PROBLEM DESCRIPTION:
Answer these questions from the passage below on two plant families in Costa Rica.
1. How many cultivated species represent Averrhoa in Costa Rica?
2. Which three Oxalis species are excluded because Costa Rican collections of them have failed to materialize?
3. In the second family, which two genera are represented by more than one species?

PASSAGE SHOWN:
◇ ◇ ◇ ◇ ◇

Three genera are treated, including the Asian Averrhoa, represented in Costa Rica by two cultivated spp. The others are Biophytum, with two rare spp. of primary forests, and Oxalis, with nine mostly weedy spp. No spp. are endemic. The only important differences from William Burger's (1991) Flora costaricensis account of the family (Fieldiana, Bot. n. s. 28: 2--16) are the inclusion of Biophytum dendroides (Kunth) DC. and Oxalis microcarpa Benth. on the basis of actual collections, and the exclusion of Oxalis articulata Savigny, O. dombeyi A. St.-Hil., and O. tetraphylla Cav., Costa Rican collections of which have failed to materialize. All five were included speculatively by Burger.

Seven genera of this family of mostly weedy plants are represented in Costa Rica, all by a single sp., except for Phytolacca (3 spp.) and Trichostigma (2 spp.). No spp. are endemic. Identical in taxonomy and nomenclature to William Burger's (1983) Flora costaricensis treatment (Fieldiana, Bot. n. s. 18: 199--212), the only noteworthy departure from which is the addition of Seguiera aculeata Jacq., discovered recently in the Pacific lowlands [see The Cutting Edge 1(1): 9--10, Jan. 1994].

◇ ◇ ◇ ◇ ◇

PROVIDED DATA:
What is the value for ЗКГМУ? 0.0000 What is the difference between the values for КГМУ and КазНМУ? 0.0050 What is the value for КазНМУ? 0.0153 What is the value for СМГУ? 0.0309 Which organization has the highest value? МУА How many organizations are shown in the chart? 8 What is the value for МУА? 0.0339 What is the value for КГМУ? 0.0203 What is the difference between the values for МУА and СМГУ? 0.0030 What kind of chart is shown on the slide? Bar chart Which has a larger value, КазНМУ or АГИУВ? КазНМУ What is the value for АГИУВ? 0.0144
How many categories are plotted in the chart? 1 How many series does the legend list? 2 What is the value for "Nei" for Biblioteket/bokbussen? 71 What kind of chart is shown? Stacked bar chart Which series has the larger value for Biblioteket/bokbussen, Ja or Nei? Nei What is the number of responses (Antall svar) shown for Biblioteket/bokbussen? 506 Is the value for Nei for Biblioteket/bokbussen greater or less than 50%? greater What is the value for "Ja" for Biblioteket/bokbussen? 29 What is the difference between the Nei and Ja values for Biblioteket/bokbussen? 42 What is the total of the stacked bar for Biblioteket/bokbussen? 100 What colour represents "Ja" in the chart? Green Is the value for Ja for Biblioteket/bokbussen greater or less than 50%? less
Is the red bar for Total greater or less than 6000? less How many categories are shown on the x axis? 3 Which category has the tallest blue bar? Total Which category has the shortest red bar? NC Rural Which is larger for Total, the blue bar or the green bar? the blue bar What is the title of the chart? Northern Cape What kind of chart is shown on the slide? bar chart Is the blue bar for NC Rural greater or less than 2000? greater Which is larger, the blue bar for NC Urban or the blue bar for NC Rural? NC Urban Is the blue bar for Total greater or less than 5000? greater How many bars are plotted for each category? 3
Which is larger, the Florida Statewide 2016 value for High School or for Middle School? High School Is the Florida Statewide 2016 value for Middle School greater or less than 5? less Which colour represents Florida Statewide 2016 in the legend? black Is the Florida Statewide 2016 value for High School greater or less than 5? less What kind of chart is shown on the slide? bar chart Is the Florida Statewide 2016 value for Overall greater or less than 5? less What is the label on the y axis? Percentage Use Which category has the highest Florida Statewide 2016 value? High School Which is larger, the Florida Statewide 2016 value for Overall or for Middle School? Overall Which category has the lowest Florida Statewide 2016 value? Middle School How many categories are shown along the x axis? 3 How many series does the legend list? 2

◇ ◇ ◇ ◇ ◇

WRITTEN ANSWER:
1. Two.
2. Oxalis articulata Savigny, O. dombeyi A. St.-Hil., and O. tetraphylla Cav.
3. Phytolacca (3 species) and Trichostigma (2 species).